▸ **Records supplied**
========

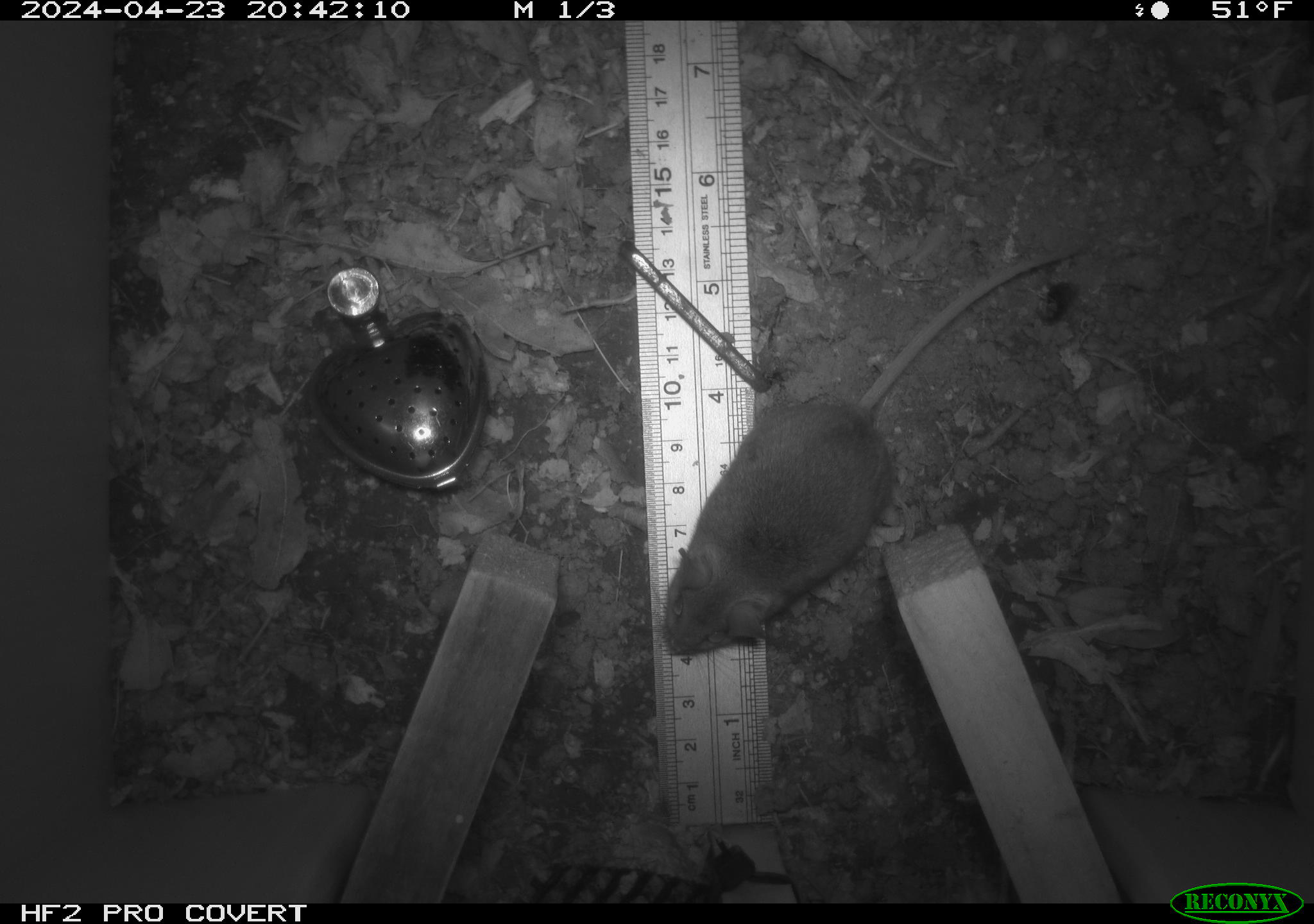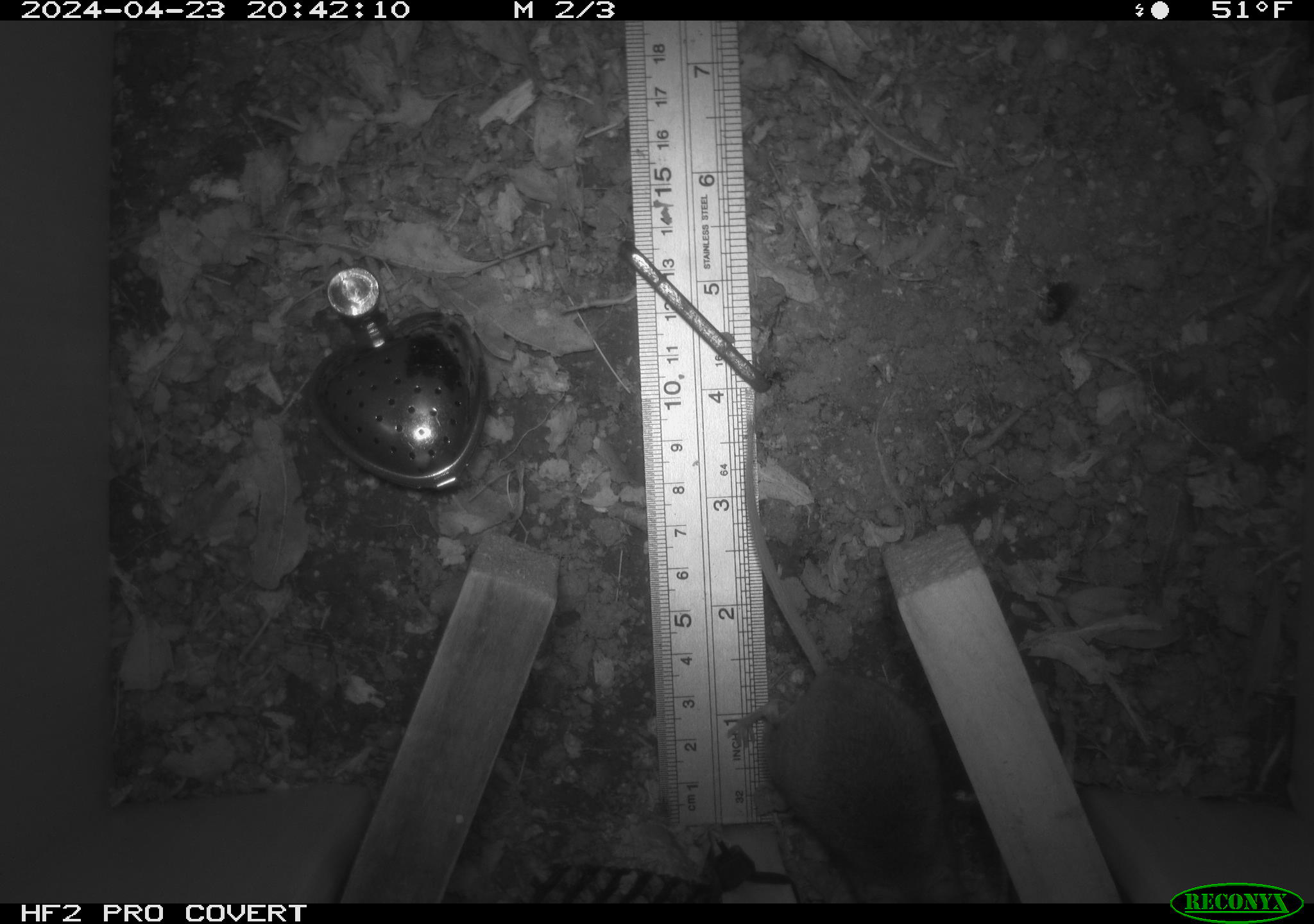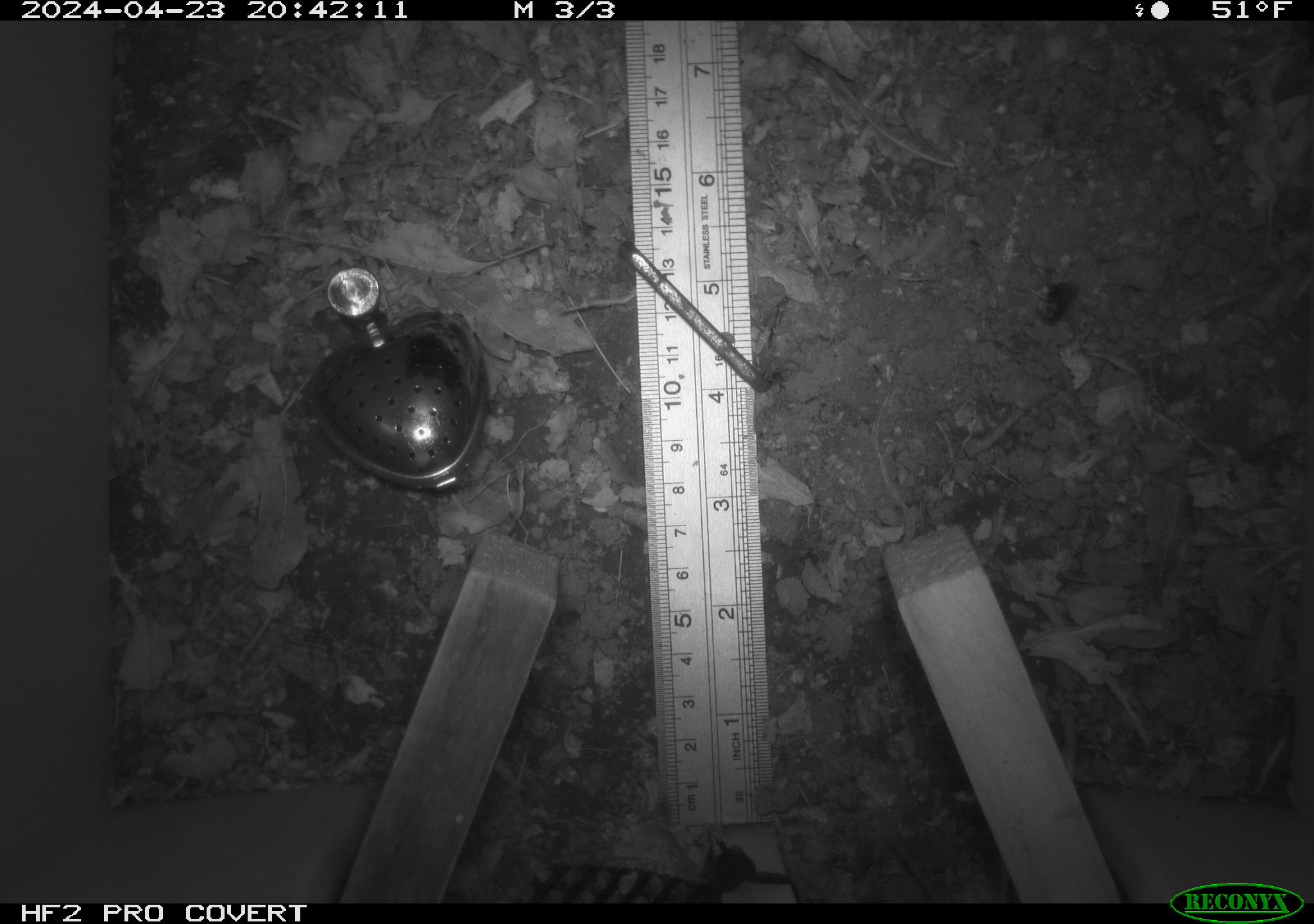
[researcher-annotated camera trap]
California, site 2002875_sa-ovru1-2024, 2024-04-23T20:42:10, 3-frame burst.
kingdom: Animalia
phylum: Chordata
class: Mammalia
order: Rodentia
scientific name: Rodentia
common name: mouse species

========

▸ **Brief**
The material is to be reproduced verbatim, and no picture may appear in the copy.

▸ **Solution to the problem**
[researcher-annotated camera trap]
California, site 2002875_sa-ovru1-2024, 2024-04-23T20:42:10, 3-frame burst.
kingdom: Animalia
phylum: Chordata
class: Mammalia
order: Rodentia
scientific name: Rodentia
common name: mouse species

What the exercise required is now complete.